Let’s face it. Managing email on a mobile device kind of sucks. It’s nearly impossible to find archived messages, let alone seamlessly connecting to one’s calendar, contacts or other third-party services such as Dropbox, LinkedIn or Facebook.
The whole thing just seems ready for a refresh.
Gordon Mangione, a tech industry veteran who worked as a corporate vice president at Microsoft from 1996 to 2005, leading efforts for SQL Server and Exchange Server, feels your pain. And his new Seattle area startup company, Tipbit, just scored $4 million in series A financing from Ignition Partners to help solve this nagging problem.
Tipbit’s secret sauce includes a personalized search engine that allows email users to find relevant information, say an archived email about a lunch meeting or a Facebook thread connected to a key topic. It indexes everything, essentially putting your entire email mailbox — as well as documents from Dropbox and other services — in the cloud.
“We are able to index all of this information, and present to you … everything that is relevant to that email and allow you to respond to it efficiently,” said Mangione, adding that email is the first app most people use when they wake up in the morning and the last one they check before going to bed.
“It’s hard to do email,” said Mangione. “I know this first-hand from running the Exchange team…. Email is the oxygen by which companies breathe and you got to get it right…. It’s a hard problem, but I like it since it is a barrier to entry for other folks to really get into the space.”
Even though it is a hard problem to solve, there are plenty of startups trying to reinvent email for the savvy smartphone users.
Competitors include Boxer, SeedMail and CloudMagic — the latter being the company that Mangione says most closely resembles Tipbit. Just last year, the market was validated when Dropbox paid a reported $100 million to buy messaging app Mailbox. The year before Google gobbled up email app maker Sparrow.
“I think the winner in this space is going to have to do it all, and that’s why we started with a great back-end search,” said Mangione. “To be effective with email, you need to deliver it in a single client, and you need to be able to do it with with an effective user experience, or people are just not going to use it.”
Mangione thinks now is the time to reinvent the category, noting that number of emails being opened on mobile devices has crossed 50 percent. Even so, he said that many smartphone users utilize three or four mail apps, just to complete basic tasks, such as Mailbox to filter messages and the native email client to search.
“We all love love the fact that we can use our phones to read email, and we love the fact that we can get access to information no matter where we are, yet we are highly inefficient on the devices,” said Mangione. “We are trying to do things the same way we did on our desktops, on our mobile devices, and frankly it just doesn’t work.”
Mangione, who after Microsoft worked alongside Ignition’s Frank Artale at XenSource, said they are setting out to make users more productive on phones by allowing them to efficiently manage email as it arrives. They plan to differentiate from the competition by focusing on Microsoft Exchange — an area where Mangione has plenty of experience — and through a more robust search offering that connects with a variety of services.

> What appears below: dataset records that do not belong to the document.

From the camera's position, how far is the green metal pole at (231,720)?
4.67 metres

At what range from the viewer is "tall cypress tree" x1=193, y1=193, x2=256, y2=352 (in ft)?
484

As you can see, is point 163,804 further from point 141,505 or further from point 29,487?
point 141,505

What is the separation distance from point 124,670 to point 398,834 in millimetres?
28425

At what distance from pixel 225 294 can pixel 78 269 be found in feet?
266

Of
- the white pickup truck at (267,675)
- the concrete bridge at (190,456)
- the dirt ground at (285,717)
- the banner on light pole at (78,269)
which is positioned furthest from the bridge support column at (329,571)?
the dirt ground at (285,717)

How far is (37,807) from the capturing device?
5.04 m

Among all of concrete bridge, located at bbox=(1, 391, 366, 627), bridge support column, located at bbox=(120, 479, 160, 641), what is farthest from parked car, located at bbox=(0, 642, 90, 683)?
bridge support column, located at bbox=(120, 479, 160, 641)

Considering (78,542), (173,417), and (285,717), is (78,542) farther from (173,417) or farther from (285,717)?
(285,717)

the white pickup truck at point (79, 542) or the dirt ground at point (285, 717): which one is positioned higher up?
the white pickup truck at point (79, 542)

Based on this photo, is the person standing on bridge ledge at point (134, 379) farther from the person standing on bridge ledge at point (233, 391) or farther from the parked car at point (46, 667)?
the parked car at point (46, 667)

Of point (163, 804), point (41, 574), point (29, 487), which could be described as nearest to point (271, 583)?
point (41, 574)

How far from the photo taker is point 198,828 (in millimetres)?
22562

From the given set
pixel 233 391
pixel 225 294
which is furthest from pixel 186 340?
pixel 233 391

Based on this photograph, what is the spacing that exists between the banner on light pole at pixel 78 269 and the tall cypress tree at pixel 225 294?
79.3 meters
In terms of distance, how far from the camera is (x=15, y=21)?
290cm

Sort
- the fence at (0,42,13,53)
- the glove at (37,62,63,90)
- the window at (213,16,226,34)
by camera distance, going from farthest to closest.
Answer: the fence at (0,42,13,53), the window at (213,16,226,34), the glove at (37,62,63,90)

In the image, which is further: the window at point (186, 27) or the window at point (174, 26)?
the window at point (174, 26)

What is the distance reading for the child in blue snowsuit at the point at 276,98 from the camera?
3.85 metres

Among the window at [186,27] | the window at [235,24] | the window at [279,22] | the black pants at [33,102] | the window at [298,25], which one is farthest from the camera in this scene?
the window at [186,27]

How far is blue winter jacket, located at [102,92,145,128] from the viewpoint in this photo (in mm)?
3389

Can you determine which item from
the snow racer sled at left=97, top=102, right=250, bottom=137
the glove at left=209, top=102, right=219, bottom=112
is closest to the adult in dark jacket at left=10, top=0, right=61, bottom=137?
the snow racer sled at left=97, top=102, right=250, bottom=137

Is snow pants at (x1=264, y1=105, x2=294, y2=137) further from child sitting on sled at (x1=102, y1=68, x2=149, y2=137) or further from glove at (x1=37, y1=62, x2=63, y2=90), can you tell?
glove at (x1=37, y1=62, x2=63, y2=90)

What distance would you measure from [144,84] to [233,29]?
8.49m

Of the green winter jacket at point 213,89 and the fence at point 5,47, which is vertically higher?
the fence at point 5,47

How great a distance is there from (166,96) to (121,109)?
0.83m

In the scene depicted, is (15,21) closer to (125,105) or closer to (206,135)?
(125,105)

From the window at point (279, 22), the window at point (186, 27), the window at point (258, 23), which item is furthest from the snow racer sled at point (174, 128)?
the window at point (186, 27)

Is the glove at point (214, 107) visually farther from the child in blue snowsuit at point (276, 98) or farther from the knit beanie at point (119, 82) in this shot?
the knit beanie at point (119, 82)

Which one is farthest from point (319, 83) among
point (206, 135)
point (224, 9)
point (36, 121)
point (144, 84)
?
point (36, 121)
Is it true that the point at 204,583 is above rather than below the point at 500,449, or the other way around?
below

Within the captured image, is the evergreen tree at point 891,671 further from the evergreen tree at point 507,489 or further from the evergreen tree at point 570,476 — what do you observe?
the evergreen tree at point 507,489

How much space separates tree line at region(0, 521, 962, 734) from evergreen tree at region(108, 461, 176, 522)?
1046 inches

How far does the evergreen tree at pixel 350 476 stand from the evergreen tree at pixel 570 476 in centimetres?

The Tipbit app is free, with a second-generation product being introduced into Apple’s App Store today. The six-person company, which plans to expand to 20 folks later this year, plans to develop an Android app in the coming months. It is also working on an iPad version of the app.
Tipbit plans to make money by selling to businesses, allowing them to connect data and applications to the Tipbit app. Mangione said that will make employees more productive, and because of that he thinks the app will drive viral adoption.
Total funding in Tipbit, which raised a small angel round from Ignition and Andreessen Horowitz last year, now stands at $6.5 million.